Tag: Adversarial Validation

  • Exploring Data Distribution Differences in Machine Learning: An Adversarial Approach

    Exploring Data Distribution Differences in Machine Learning: An Adversarial Approach

    First, a shout-out to Santiago, whose tweet inspired this post.

    In the realm of machine learning, ensuring that models perform well not only on training data but also on unseen test data is crucial. A common challenge that arises is the difference in data distribution between training and testing datasets, known as dataset shift. This discrepancy can significantly degrade the performance of a model when deployed in real-world scenarios. To tackle this issue, researchers and practitioners have developed various methods to detect and quantify differences in data distribution. One innovative approach is the adversarial method, which leverages concepts from adversarial training to assess and address these differences.

    Understanding Dataset Shift

    Before diving into the adversarial methods, it is essential to understand what dataset shift entails. Dataset shift occurs when the joint distribution of inputs and outputs differs between the training and testing phases. This shift can be categorised into several types, including covariate shift, prior probability shift, and concept shift, each affecting the model in different ways.

    • Covariate Shift: The distribution of input features changes between the training and testing datasets.
    • Prior Probability Shift: The distribution of the output variable changes.
    • Concept Shift: The relationship between the input features and the output variable changes.

    Detecting and correcting for these shifts is crucial for developing robust machine learning models.

    Adversarial Methods for Detecting Dataset Shift

    Adversarial methods for dataset shift detection are inspired by adversarial training in neural networks, where models are trained to be robust against intentionally crafted malicious input. Similarly, in dataset shift detection, these methods involve creating a scenario where a model tries to distinguish between training and testing data based on their data distributions.

    The way to do this is –

    1. Combine your train and test data.
    2. Create a new column, where you label training data as 1 and test data as 0.
    3. Train a classifier on this using your new column as the target.
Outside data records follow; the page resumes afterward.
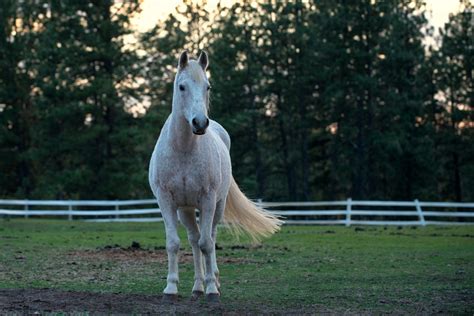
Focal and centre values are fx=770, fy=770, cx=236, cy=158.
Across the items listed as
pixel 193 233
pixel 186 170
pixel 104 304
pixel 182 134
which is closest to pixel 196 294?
pixel 193 233

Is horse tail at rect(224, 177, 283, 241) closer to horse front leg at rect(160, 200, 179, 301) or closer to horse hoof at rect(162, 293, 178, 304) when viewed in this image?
horse front leg at rect(160, 200, 179, 301)

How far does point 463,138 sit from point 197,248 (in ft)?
116

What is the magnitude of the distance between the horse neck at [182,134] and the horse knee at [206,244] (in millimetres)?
1151

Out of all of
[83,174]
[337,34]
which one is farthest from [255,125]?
[83,174]

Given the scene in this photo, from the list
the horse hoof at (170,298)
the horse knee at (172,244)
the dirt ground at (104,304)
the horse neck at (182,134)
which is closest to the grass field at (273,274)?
the dirt ground at (104,304)

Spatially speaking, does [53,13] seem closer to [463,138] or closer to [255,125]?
[255,125]

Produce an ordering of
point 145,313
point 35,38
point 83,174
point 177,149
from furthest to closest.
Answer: point 35,38
point 83,174
point 177,149
point 145,313

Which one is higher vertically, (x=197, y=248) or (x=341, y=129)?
(x=341, y=129)

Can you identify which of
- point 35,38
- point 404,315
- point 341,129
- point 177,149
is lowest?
point 404,315

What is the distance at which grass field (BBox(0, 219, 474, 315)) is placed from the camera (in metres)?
8.55

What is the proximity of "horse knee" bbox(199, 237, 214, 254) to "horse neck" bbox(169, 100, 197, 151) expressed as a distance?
1151 mm

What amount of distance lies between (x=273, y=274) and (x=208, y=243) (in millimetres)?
3029

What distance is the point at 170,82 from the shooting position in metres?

    If the data in both train and test comes from the same distribution, the AUC will be close to 0.5, but if they are from different distributions, then the model will learn to differentiate the data points and the AUC will be close to 1.

    Example

    In this example, we will have training data as height and weight in metres and kilograms, and in the test data, we will have the same data but in centimetres and grams. Then if we train a simple logistic regression to learn on the dummy target, which is 1 on the training set and 0 on test data, given that we are not scaling the variables, the model should have an AUC close to 1.

    #Loading required libraries
    import numpy as np 
    import pandas as pd
    import seaborn as sns
    from sklearn.linear_model import LogisticRegression
    from sklearn.metrics import roc_auc_score
    from matplotlib import pyplot as plt
    

    Then we define our features for train and test

    # Set random seed for reproducibility
    np.random.seed(42)
    
    # Generate synthetic data
    # Training data (height in meters, weight in kilograms)
    train_height = np.random.normal(1.75, 0.1, 1000)  # Average height 1.75 meters
    train_weight = np.random.normal(70, 10, 1000)    # Average weight 70 kg
    
    # Test data (height in centimeters, weight in grams)
    test_height = train_height * 100  # Convert meters to centimeters
    test_weight = train_weight * 1000  # Convert kilograms to grams
    

    Once we’ve our features defined, all we need to do is create a training dataset, train our classifier and check the AUC score.

    # Combine data into feature matrices
    X_train = np.column_stack((train_height, train_weight))
    X_test = np.column_stack((test_height, test_weight))
    
    # Create labels: 1 for training data, 0 for test data
    y_train = np.ones(X_train.shape[0])
    y_test = np.zeros(X_test.shape[0])
    
    # Combine into a single dataset
    X = np.vstack((X_train, X_test))
    y = np.concatenate((y_train, y_test))
    
    # Train logistic regression model
    model = LogisticRegression()
    model.fit(X, y)
    
    # Predict probabilities for ROC AUC calculation
    y_pred_proba = model.predict_proba(X)[:, 1]
    
    # Calculate AUC
    auc = roc_auc_score(y, y_pred_proba)
    print(f"The AUC is: {auc:.2f}")
    
    

    The AUC here comes out to be 1.0 as expected. Since the train and test data comes from different distributions, the model was easily able to identify the difference in the distribution between train and test.

    Using this approach you can also easily test whether the train and test data come from the same distribution.